Tenía setenta años y seguía siendo, en el Río de la Plata, un turbio personaje del pasado luego de haber sido su prócer mayor. Había tenido que volverse a Europa en medio de ataques políticos y calumnias, y en 1826, cuando su nombre ya era mala palabra, hasta habían ordenado la disolución de su mítico Regimiento de Granaderos a Caballo. Un escritor que lo había visitado en Grand Bourg le contó aquella escena, ochenta jinetes entrando en silencio a la ciudad y entregando, como si fueran los vencidos, uno a uno sus sables. Venían de guerrear por toda la región y declaraban solemnemente: «No queda un solo español armado en América». Pero en Buenos Aires eran tratados con sospecha y con distancia, como si trajeran la lepra.
El viejo general subió por la rue de Couisiniers y estuvo, por costumbre, a punto de entrar en la farmacia de Notre Dame para saludar al boticario. Allí compraba siempre sus medicamentos. San Martín tenía todo tipo de dolencias. Tomaba opio en pequeñas dosis para combatir sus dolores de estómago. Luego de Bailén había vomitado sangre muchas veces, y le habían diagnosticado úlceras y espasmos. Aquella cuchillada en el tórax que le habían dado los bandoleros camino a Salamanca le había producido problemas pulmonares crónicos, o al menos así lo creía. También sufría tremendos dolores óseos. De hecho había tenido un ataque agudo de gota durante la batalla de Chacabuco, y ese endiablado achaque lo seguía mortificando en el otoño de su vida.

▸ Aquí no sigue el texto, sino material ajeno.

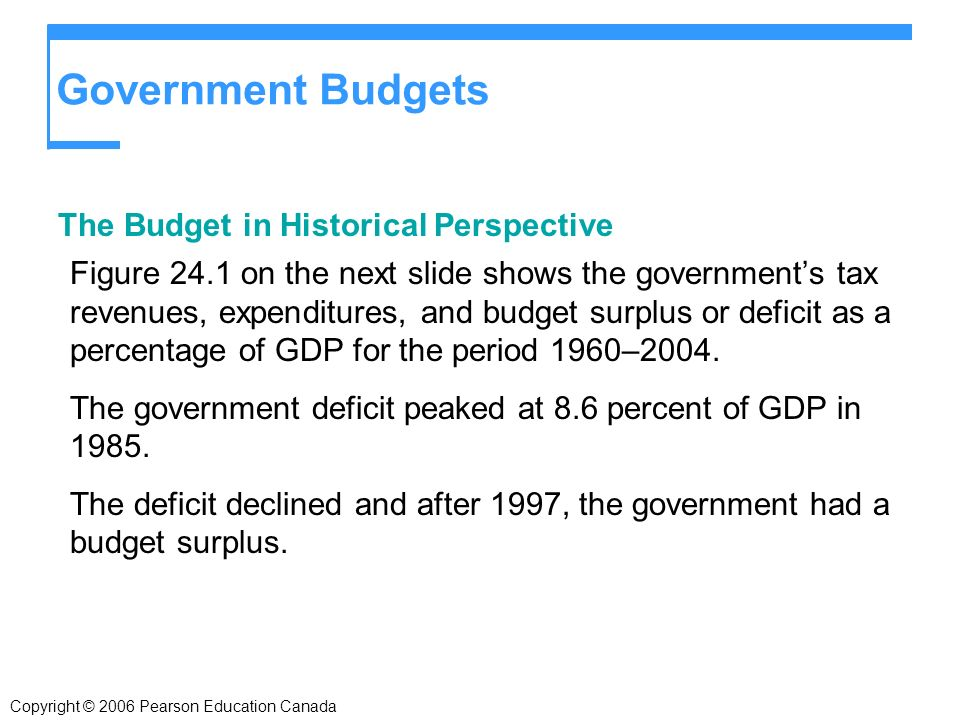Copyright © 2006 Pearson Education Canada Government Budgets The Budget in Historical Perspective Figure 24.1 on the next slide shows the government's tax revenues, expenditures, and budget surplus or deficit as a percentage of GDP for the period 1960–2004.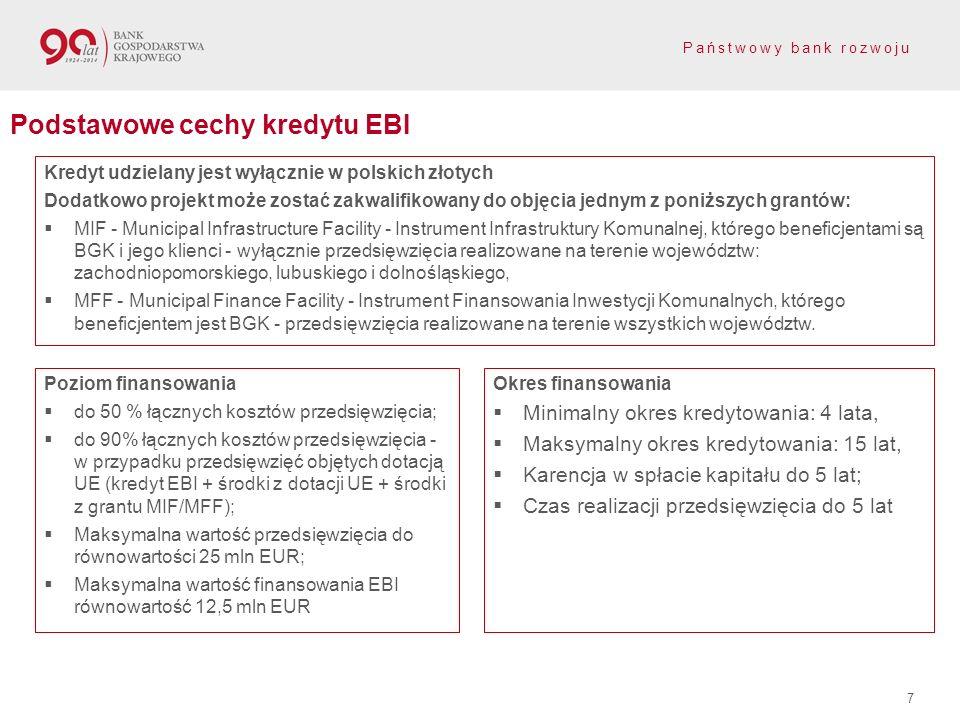 Podstawowe cechy kredytu EBI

Era un hombre de férrea voluntad, pero había llevado desde los trece años una existencia áspera y rigurosa, llena de privaciones, sufrimientos, sinsabores, ansiedades y malas noticias. Había luchado a muerte mil veces, había recibido heridas y contusiones de toda especie, había contraído la fiebre tifoidea y el cólera, y con todo había logrado sobrevivir a muchos de sus amigos y adversarios.
Allí estaba, doblando hacia el Gran Castillo y mirándose un instante en el foso de agua, que le devolvía la imagen de un hombre canoso de mirada quebradiza. Ningún general enemigo es tan soberbio e impiadoso como la vejez y el deterioro. Empezó a sentir frío y apuró el paso por los bordes de la muralla. Un viento helado que venía del mar le quemaba el rostro serio. Subió los escalones hasta el segundo piso y le anunció a su familia que no tenía ganas de cenar y que se recostaría un rato. Cerró la puerta a sus espaldas y se fue quitando lentamente la ropa. Luego colocó la medalla junto al pequeño retrato de Solano, que siempre tenía cerca, y se acostó mirando hacia el techo. Se acostó a soñar despierto con Bailén. El lodo y la sangre. Las risotadas y las chanzas. Las descargas cerradas. Los soldados que empuñaban carabinas y calaban bayonetas. Los chasquidos. Las balas que pasaban silbando. Los fusileros intoxicados de pólvora que mordían el cartucho, empujaban el proyectil con la baqueta, se ponían los mosquetes contra la cara y disparaban. Los bordados y los cordones. Las fogatas y las antorchas. La miseria. El dolor. Los muertos.
Como en una epifanía imaginó un lienzo de Velázquez. El cielo cargado y también azul, en el fondo las serranías y los olivares, y en el centro los generales —uno victorioso e indulgente; el otro orgulloso pero vencido— con sus ayudantes y con sus tropas. José de San Martín se buscó en las segundas líneas de la rendición de Bailén, y se encontró al fondo del cuadro de la historia, apenas una silueta sombría detrás de las banderas.
Cerró lentamente los ojos como si quisiera morirse, y recién entonces se durmió.